Effects of 5-FU on cell viability and apoptotic caspase pathways

After incubation with 5-FU for 4, 15, and 24 h, the cell viability was significantly decreased in a time- and dose-dependent manner at concentrations ranging from 0.1, 0.5, and 1 mg/mL to 5 mg/mL (Fig. 1A). To investigate the role of caspases in 5-FU-induced apoptosis, the cells were pretreated with various caspase inhibitors for 1 h and then incubated with 1 mg/mL 5-FU for 15 h. After application of the caspase inhibitors, the cellular MTT values were significantly increased in comparison with the 5-FU-only group. Compared with the corresponding control group, the 5-FU-only cells had lower MTT values (as shown in Fig. 1B). The addition of caspase-8, general caspase, and caspase-9 inhibitors (Z-IETD-FMK, Z-VAD-FMK, and Z-LEHD-FMK, respectively) at 10⁻⁵ reversed the 5-FU-induced cellular damage.

FIG. 1.

Effects of 5-fluorouracil (5-FU) on cell viability and apoptotic caspase pathways in corneal epithelial cells. (A) Cell viability was measured following exposure of cultured corneal epithelial cells to various concentrations of 5-FU at 4, 15, and 24 h. (B) The cells were pretreated with a general caspase inhibitor, Z-VAD-FMK, a caspase-8 inhibitor, Z-IETD-FMK, or a caspase-9 inhibitor, Z-LEHD-FMK, for 1 h and then exposed to 1 mg/mL 5-FU for 15 h. The data are presented as means ± SD from 3 independent experiments. *P < 0.05 compared with experimental negative control group in A and 5-FU-only-treated group in B.

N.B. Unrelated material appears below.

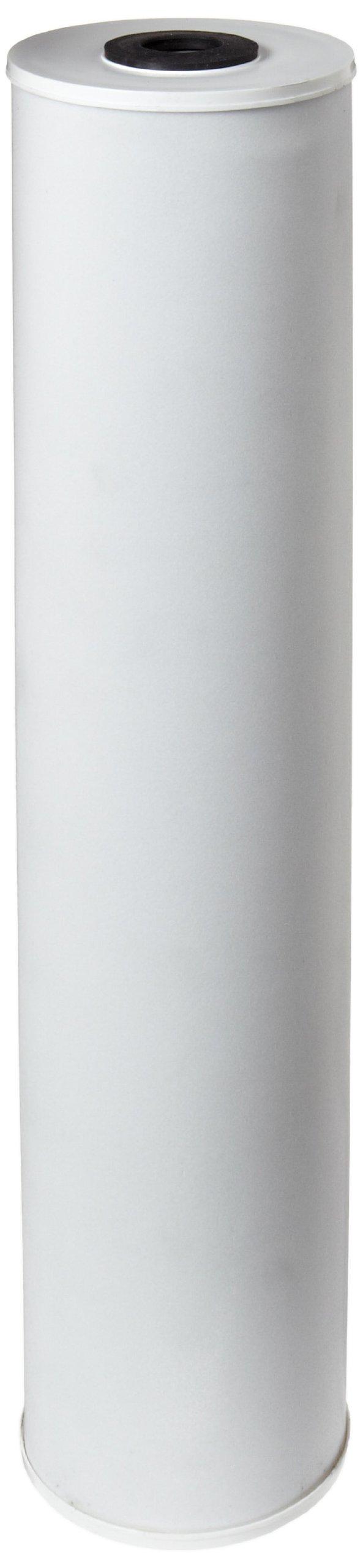 Pentek CRFC20-BB Carbon Filter Cartridge, 20'' x 4-1/2'', 25 Micron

Assay of mitochondrial membrane potential change after 5-FU exposure

Disruption of the mitochondrial transmembrane potential is one of the earliest intracellular changes induced by apoptosis. In healthy cells, MitoLight dye accumulates in the mitochondria and yields red fluorescence. In apoptotic cells, where the mitochondrial membrane potential has been depolarized, the dye aggregates in the cytoplasm and emits green fluorescence, allowing discrimination of apoptotic and nonapoptotic cells. The red color area of control cells indicates normal mitochondrial membrane potential. Following exposure to 0.5 mg/mL 5-FU for 15 h, indicated with the black color, as well as the green and blue color lines of the cells treated with 1 mg/mL and 5 mg/mL 5-FU, respectively (Fig. 2A), the fluorescence of the MitoLight dye in the cells showed an obvious change, with red fluorescence in the mitochondria and green in the cytoplasm, as detected by the shift in the relative fluorescence intensity in Fig. 2B. The percentage of MitoLight that accumulated in the mitochondria of the control (100.3% ± 0.2%) decreased to 80.3% ± 0.4% at 0.5 mg/mL, 68.3% ± 0.5% at 1 mg/mL, and 60.2% ± 0.4% at 5 mg/mL (Fig. 2B). The percentage of MitoLight increased in the cytoplasm from 0.5% ± 0.1% in the control to 20.4% ± 0.3% at 0.5 mg/mL, 32.2% ± 0.4% at 1 mg/mL, and 40.3% ± 0.5% at 5 mg/mL (Fig. 2B).

FIG. 2.

Flow cytometry assay of mitochondrial membrane potential changes with MitoLight dye in cultured corneal epithelial cells in the presence of 0.5, 1, and 5 mg/mL 5-FU for 15 h. (A) The curves represent fluorescing changes in the absence (control, red color) or presence of 0.5 (black color), 1 (green color), and 5 (blue color) mg/mL 5-FU. (B) The histogram displayed the ratio of red fluorescence in the mitochondria and green fluorescence of MitoLight in the cytoplasm at different concentrations of 5-FU. The asterisk denotes that P < 0.05 when comparing the red and the green fluorescences with the negative control group (0 mg/mL). Two other independent experiments produced similar results.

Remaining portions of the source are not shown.